Charter Communications, Inc. is an American broadband and cable operator that sells Internet, mobile, video and voice service under the Spectrum brand to roughly 31.8 million residential and small-business customer relationships across 41 states, generating $54.8 billion of revenue and $22.7 billion of Adjusted EBITDA in fiscal 2025. Strip away the branding and Charter is one durable thing: a coaxial-and-fiber wire into tens of millions of American homes, a fixed network that for two decades converted bandwidth into a widening river of cash.
That river is still flowing, but the market has stopped trusting it. Charter's stock topped $825 in September 2021 and traded near $142 at the start of June 2026 — a decline of more than 80%, and roughly two-thirds of it in the single year to mid-2026, when the shares fell from above $400 to the low $140s. The argument is no longer about how fast Charter grows. It is about whether the broadband franchise is a melting ice cube. Residential Internet customers — the core of the company — fell by about 393,000 in 2025, and the company lost another 120,000 Internet relationships in the first quarter of 2026, as fixed-wireless home Internet from the mobile carriers and fiber overbuilders pick off the marginal subscriber.

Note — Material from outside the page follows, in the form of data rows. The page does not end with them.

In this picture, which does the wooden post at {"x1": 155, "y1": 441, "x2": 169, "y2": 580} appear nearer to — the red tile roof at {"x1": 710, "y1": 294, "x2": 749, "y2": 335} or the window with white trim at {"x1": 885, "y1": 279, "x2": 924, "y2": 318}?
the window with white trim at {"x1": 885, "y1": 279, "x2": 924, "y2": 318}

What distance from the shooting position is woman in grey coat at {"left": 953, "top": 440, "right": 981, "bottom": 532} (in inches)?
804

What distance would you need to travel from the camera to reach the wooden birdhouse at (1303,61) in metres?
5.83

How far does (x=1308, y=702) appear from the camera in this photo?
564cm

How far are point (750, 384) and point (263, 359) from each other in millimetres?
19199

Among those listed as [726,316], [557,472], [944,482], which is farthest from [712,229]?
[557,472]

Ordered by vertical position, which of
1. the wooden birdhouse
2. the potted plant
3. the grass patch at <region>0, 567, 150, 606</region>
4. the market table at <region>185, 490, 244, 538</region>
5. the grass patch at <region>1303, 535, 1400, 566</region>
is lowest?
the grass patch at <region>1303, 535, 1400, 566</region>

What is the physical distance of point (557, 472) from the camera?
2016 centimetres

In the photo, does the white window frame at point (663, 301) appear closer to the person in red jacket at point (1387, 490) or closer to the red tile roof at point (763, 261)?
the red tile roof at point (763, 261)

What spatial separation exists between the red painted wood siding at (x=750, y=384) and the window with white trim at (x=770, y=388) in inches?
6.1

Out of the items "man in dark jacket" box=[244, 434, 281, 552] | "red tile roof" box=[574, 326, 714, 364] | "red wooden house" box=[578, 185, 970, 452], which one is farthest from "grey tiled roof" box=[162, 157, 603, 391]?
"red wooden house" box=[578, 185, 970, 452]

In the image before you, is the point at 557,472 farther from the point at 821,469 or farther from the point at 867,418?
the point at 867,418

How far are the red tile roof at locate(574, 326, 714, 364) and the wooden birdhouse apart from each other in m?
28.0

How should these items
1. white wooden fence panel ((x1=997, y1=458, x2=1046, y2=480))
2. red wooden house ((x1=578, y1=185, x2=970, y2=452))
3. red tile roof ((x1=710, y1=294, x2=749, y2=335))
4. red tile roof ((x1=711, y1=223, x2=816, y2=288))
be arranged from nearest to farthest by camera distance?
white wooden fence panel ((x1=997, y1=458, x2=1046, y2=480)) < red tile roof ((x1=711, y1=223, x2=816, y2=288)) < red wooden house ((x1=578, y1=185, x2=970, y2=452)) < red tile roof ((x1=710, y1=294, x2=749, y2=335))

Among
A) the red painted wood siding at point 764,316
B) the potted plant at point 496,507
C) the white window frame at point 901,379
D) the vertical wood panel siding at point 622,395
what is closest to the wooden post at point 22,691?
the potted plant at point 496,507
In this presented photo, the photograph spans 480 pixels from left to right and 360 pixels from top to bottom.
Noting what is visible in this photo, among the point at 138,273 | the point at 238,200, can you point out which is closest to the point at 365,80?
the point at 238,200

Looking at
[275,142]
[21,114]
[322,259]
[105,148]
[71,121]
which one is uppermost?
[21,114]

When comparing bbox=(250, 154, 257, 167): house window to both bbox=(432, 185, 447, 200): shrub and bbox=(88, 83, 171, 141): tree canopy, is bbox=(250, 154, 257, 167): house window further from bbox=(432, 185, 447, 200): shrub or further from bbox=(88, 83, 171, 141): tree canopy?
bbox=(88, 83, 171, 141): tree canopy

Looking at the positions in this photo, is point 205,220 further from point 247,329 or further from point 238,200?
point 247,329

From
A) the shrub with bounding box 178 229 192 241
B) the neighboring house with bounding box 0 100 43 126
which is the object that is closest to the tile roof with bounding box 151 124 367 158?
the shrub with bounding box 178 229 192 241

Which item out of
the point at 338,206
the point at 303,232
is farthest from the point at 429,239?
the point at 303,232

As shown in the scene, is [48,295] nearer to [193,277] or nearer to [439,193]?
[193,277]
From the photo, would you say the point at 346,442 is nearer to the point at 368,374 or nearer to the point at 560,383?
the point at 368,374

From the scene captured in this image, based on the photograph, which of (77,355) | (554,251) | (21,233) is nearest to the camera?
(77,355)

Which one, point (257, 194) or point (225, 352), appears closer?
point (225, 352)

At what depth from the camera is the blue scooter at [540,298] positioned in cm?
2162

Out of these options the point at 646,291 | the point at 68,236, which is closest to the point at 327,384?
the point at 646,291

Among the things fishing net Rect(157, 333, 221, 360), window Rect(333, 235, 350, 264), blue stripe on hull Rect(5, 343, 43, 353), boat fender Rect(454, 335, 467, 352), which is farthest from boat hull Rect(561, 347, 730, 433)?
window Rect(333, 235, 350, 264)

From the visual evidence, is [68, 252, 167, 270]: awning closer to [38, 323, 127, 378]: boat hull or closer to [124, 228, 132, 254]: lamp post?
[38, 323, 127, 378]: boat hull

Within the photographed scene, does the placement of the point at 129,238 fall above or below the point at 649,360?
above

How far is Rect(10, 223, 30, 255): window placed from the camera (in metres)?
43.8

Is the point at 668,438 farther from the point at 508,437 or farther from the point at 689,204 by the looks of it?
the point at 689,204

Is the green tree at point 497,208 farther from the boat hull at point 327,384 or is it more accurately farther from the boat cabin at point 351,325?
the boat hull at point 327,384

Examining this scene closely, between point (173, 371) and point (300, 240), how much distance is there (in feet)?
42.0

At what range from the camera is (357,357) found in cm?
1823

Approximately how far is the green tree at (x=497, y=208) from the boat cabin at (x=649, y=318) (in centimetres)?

This file turns on a single question: whether Charter is a structurally impaired business sliding toward terminal decline, or a temporarily out-of-favor cash machine whose competitive pressure is near its worst and whose enormous network-investment cycle is about to crest — releasing free cash flow against a share count it is shrinking aggressively, all while it absorbs Cox Communications in the largest deal in its history. At under four times trailing earnings and below six times EBITDA, the price already assumes the gloomier answer.